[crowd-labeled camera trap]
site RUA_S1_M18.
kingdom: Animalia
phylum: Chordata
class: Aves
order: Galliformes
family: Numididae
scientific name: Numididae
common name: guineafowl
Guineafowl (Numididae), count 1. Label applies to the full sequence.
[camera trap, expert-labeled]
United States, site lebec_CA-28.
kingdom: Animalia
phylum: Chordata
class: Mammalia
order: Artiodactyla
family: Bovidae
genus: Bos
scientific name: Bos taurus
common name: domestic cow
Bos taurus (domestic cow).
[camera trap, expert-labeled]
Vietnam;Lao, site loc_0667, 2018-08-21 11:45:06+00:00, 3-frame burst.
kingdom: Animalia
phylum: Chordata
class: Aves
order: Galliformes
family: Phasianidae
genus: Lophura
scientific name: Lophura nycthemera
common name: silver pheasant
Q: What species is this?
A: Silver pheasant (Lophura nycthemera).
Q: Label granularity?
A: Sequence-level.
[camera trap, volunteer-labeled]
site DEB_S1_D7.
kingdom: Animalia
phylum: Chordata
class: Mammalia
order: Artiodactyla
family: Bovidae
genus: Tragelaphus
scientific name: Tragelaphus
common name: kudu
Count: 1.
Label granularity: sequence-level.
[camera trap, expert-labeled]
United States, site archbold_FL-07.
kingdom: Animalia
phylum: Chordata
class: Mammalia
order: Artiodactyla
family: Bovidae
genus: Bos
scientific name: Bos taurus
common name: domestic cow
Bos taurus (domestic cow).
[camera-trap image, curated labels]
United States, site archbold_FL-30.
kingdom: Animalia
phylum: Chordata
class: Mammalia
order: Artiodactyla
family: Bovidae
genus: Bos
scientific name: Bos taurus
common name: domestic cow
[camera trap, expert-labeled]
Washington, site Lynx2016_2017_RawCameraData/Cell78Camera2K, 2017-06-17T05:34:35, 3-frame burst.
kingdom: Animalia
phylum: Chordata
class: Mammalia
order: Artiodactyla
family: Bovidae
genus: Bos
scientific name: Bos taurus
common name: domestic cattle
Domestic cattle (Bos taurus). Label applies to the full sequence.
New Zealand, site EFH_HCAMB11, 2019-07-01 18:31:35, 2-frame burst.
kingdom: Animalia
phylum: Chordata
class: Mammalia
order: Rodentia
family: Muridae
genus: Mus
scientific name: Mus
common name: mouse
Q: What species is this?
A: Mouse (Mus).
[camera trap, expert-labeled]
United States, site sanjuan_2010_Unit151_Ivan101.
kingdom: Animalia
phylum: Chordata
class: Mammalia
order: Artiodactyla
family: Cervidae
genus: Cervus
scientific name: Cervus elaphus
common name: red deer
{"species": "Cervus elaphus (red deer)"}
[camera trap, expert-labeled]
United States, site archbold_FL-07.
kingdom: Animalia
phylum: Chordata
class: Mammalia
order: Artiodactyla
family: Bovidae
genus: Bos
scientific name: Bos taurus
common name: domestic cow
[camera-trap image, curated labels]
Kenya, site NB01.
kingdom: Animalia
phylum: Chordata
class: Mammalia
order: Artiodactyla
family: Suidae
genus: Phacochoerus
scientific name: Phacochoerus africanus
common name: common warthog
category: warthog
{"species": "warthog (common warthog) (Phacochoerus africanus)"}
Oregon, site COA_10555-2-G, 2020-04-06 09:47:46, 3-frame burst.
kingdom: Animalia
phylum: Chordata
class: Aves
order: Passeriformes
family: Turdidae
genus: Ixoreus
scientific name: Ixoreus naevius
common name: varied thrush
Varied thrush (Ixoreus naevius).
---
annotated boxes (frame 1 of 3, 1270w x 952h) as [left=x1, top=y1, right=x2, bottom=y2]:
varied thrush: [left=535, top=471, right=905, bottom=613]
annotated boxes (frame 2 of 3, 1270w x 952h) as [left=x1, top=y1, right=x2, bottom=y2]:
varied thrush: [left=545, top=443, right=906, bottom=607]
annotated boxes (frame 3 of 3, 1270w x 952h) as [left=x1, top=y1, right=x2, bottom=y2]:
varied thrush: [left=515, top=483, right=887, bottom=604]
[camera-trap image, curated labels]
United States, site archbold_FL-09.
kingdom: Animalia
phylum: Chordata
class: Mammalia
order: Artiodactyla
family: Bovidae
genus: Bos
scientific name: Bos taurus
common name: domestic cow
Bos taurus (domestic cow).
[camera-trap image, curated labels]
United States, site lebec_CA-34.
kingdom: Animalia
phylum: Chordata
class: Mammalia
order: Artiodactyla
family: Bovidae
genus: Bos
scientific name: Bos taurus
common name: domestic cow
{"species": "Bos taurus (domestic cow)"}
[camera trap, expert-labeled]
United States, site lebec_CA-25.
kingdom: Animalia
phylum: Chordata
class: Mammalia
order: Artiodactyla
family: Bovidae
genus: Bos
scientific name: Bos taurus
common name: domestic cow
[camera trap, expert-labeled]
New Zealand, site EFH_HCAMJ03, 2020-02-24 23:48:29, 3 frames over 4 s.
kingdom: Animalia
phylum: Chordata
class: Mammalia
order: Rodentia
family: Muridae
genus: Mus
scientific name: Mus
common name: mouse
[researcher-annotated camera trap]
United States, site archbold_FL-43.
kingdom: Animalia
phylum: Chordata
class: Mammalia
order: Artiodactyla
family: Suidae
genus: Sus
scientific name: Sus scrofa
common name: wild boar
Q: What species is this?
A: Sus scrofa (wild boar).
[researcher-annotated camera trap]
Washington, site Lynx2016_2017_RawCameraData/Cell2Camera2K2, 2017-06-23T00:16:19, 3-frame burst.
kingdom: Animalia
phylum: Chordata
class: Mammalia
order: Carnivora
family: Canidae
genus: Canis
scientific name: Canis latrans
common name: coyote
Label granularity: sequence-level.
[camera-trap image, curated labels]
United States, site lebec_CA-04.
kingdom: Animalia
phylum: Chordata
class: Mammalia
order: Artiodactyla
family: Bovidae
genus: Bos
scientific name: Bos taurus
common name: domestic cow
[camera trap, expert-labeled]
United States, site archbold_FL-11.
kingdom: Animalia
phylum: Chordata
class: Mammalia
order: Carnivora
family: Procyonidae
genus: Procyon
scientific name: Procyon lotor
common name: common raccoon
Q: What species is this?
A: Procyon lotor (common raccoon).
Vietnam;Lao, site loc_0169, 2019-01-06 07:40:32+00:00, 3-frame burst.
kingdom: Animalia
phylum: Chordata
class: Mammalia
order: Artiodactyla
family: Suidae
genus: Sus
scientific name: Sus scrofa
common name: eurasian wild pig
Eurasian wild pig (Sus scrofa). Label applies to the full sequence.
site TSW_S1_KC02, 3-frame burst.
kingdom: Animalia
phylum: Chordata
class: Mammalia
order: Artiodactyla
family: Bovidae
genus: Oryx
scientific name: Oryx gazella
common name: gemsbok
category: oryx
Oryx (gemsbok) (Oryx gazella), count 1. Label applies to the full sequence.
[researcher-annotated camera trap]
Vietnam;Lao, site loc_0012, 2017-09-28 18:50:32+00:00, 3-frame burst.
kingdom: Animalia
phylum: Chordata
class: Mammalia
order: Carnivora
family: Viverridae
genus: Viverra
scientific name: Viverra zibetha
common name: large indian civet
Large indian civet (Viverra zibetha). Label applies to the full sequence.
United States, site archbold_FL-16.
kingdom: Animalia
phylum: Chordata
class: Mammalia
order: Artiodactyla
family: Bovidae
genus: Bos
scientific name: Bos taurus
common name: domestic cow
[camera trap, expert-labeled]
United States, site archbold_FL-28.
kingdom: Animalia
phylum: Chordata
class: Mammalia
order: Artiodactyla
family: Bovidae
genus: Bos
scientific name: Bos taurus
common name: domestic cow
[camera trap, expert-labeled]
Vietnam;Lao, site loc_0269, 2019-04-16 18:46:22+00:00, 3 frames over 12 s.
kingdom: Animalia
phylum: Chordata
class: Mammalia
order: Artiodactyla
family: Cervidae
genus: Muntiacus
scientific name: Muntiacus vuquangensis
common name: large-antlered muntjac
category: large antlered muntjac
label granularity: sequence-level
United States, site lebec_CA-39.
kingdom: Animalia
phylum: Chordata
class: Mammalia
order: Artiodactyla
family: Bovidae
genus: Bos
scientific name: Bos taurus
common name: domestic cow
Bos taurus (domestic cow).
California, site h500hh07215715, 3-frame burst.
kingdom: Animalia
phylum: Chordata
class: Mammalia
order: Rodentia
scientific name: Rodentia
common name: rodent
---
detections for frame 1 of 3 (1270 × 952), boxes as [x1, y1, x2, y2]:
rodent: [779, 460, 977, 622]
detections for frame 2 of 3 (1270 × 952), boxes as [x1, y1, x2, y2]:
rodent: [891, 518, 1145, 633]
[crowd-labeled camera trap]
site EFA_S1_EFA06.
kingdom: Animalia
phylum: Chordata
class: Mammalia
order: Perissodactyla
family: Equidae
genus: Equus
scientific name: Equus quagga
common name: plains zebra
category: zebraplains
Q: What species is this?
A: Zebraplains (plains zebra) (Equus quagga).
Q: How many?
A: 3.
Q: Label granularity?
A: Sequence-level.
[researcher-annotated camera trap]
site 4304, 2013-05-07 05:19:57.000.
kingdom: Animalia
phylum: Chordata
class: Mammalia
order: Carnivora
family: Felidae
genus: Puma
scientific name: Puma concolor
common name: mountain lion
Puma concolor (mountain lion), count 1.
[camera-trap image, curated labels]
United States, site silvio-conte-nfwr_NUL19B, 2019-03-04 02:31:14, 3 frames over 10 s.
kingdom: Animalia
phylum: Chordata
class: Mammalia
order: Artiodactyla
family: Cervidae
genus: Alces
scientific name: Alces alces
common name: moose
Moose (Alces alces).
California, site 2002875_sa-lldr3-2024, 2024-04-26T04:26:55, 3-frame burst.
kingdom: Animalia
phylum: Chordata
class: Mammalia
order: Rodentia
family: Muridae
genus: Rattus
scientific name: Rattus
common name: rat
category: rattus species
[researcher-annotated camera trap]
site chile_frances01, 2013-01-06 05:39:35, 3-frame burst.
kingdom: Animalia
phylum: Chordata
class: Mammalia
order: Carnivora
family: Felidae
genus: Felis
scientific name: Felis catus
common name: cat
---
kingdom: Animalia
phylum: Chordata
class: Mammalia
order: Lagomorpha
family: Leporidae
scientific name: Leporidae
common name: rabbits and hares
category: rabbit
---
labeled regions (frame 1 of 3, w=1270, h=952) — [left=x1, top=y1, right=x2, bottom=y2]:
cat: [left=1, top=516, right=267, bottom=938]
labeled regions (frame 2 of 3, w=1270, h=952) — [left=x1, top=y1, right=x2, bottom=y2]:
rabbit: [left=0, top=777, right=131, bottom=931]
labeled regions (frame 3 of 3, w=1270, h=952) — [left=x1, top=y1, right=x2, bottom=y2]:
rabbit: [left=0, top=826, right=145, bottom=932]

## Work required
Please reproduce, exactly as they appear above, the lines from the line containing "scientific name: Phacochoerus africanus" up to and including the line containing "scientific name: Ixoreus naevius".

## Response to this task
scientific name: Phacochoerus africanus
common name: common warthog
category: warthog
{"species": "warthog (common warthog) (Phacochoerus africanus)"}
Oregon, site COA_10555-2-G, 2020-04-06 09:47:46, 3-frame burst.
kingdom: Animalia
phylum: Chordata
class: Aves
order: Passeriformes
family: Turdidae
genus: Ixoreus
scientific name: Ixoreus naevius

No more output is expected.